■ **TO BE DONE**: Find each line below that contains the word "from", and copy those lines out.

■ **SOURCE DATA**:
## START

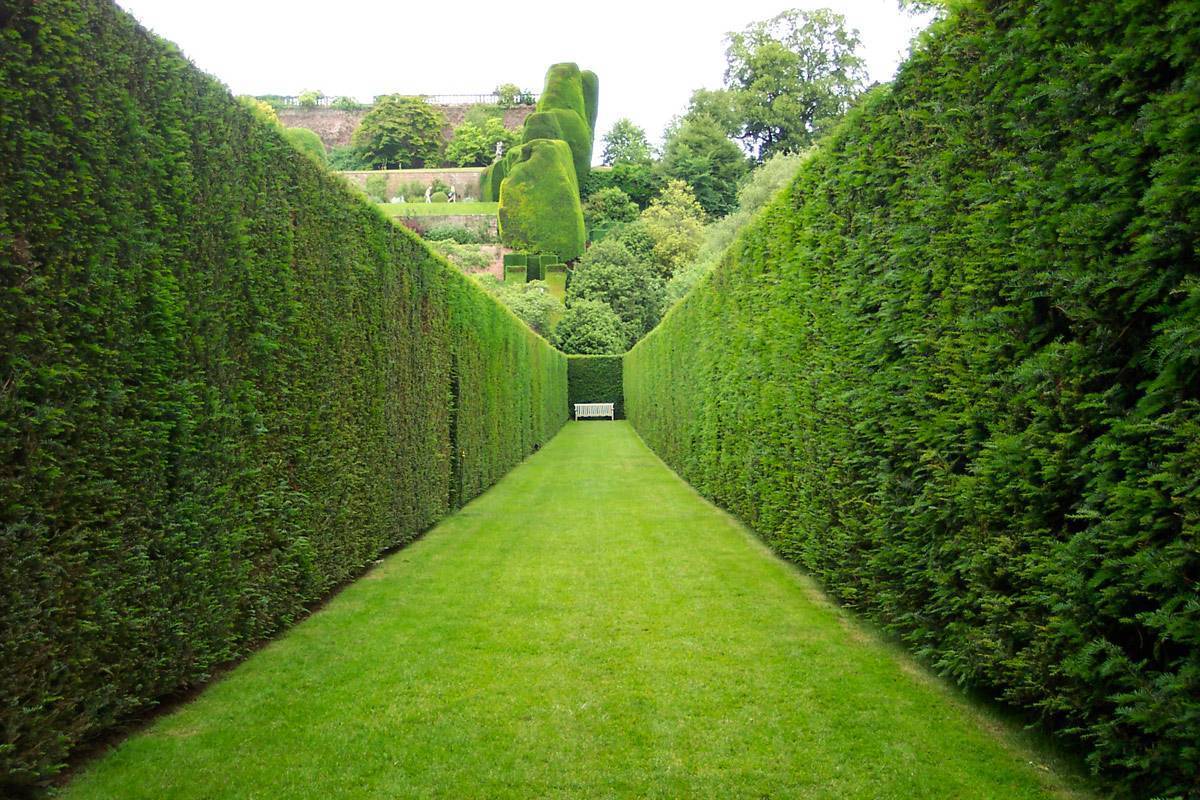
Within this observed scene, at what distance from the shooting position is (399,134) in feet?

## END
## START

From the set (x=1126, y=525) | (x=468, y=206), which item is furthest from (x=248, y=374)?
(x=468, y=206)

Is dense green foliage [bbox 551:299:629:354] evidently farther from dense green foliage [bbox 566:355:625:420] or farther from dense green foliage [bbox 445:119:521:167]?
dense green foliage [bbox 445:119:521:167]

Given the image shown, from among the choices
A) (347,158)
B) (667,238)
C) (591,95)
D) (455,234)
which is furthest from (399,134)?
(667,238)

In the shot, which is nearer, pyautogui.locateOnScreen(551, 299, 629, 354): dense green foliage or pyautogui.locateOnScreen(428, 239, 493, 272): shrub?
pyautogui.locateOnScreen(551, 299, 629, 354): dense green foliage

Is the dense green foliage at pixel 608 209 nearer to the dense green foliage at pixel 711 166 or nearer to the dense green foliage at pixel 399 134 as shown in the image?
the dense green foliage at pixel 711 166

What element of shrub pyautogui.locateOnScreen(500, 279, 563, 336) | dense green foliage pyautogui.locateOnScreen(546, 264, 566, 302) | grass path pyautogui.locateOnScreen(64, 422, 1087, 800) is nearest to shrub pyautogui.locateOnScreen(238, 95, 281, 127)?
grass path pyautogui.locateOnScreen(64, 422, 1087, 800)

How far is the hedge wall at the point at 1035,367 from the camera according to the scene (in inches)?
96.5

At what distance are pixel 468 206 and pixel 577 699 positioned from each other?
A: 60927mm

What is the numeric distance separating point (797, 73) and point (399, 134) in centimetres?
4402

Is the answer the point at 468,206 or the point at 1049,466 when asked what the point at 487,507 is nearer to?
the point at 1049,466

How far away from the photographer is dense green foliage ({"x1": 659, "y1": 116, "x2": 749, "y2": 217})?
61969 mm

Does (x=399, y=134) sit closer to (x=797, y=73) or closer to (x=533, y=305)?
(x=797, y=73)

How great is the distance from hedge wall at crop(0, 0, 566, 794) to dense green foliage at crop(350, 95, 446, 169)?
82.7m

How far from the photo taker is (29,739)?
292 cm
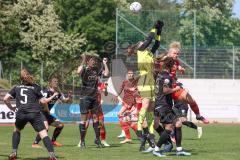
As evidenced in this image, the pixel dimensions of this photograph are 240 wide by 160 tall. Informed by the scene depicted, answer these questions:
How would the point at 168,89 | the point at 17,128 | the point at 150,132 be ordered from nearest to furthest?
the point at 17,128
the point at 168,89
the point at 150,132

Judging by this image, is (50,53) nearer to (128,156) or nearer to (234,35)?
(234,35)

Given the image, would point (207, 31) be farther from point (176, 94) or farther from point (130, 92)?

## END
## START

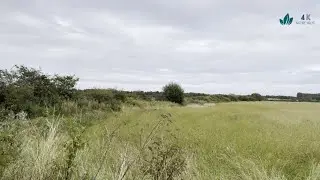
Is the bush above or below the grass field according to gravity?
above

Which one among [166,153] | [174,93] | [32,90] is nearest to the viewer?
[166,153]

## END

■ **THE RESPONSE**:
Within this observed scene, at what distance from the shooting position is (399,134) in feet?
From the set (x=1126, y=525) | (x=468, y=206), which item is furthest from (x=248, y=374)?
Is dense green foliage [bbox 551:299:629:354] evidently farther from dense green foliage [bbox 566:355:625:420] or farther from dense green foliage [bbox 445:119:521:167]?
Given the image shown, from among the choices
which is furthest from (399,134)?
How far is the hedge wall at the point at 1035,367 from the camera according to the scene (in inches)?
At what distance are pixel 468 206 and pixel 577 699 positioned from each other?
How far away from the photographer is dense green foliage ({"x1": 659, "y1": 116, "x2": 749, "y2": 217})?
How great is the distance from hedge wall at crop(0, 0, 566, 794) to dense green foliage at crop(350, 95, 446, 169)?
How far from the photo taker is (29,739)?
How would the point at 168,89 | the point at 17,128 | the point at 150,132 be ordered from nearest to furthest?
Given the image, would point (207, 31) be farther from point (176, 94) or farther from point (130, 92)?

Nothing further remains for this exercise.